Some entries
┄┄┄┄┄┄┄┄┄┄

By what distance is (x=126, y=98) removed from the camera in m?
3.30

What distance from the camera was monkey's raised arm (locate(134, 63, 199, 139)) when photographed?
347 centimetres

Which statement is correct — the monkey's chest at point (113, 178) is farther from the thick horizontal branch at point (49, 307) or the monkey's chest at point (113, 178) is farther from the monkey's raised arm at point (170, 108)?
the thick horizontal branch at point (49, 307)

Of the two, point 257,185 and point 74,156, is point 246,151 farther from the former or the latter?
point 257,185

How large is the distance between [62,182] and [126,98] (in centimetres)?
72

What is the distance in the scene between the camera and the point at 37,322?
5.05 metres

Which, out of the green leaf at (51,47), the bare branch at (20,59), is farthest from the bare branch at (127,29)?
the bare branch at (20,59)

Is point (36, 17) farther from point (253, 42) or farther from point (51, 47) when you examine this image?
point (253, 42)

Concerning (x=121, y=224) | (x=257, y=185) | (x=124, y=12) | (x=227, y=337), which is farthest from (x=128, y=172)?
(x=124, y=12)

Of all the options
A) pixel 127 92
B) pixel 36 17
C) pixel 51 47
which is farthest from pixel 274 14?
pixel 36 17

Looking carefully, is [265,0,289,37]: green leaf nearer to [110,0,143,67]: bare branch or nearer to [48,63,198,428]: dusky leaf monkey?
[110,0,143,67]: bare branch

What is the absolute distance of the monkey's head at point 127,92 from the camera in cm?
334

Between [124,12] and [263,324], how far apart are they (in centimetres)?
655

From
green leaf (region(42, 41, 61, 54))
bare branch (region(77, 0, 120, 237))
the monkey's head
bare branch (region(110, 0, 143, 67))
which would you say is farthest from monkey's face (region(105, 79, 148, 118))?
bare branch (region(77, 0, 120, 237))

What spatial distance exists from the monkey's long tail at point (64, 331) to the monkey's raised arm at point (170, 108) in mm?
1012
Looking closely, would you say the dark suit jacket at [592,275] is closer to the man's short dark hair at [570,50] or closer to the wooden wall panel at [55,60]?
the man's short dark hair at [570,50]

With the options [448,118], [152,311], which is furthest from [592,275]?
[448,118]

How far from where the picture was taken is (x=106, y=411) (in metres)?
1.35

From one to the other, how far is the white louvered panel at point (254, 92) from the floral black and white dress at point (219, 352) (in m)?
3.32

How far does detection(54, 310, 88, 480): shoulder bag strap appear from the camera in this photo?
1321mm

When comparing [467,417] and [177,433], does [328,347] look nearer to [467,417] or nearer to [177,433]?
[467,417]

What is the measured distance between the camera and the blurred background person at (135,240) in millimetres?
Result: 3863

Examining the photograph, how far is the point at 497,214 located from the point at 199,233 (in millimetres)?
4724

┄┄┄┄┄┄┄┄┄┄

» PROBLEM TO WORK ON:
Reproduce everything from the line containing "With the options" down through the end of the entries. Shift every number in the answers (coordinates and distances alike) up by 63, and leave all other text unchanged.

» WRITTEN REPLY:
With the options [448,118], [152,311], which is furthest from [592,275]?
[511,181]

How far from where the picture was taken is (x=106, y=411) (in metres)?
64.35

From one to the other, how far is the white louvered panel at point (254, 92) from the floral black and white dress at point (219, 352) (in m)?
66.32

How far does detection(54, 310, 88, 480): shoulder bag strap appear from the camera in this photo?
1384mm

When comparing [467,417] and [177,433], does [328,347] look nearer to [467,417] or nearer to [177,433]?
[530,480]

What is the measured distance between the camera and the blurred background person at (135,240) in millimetres?
Result: 3926

Examining the photograph, how far is the point at 497,214 located from the point at 199,233 (in millimetres)?
4787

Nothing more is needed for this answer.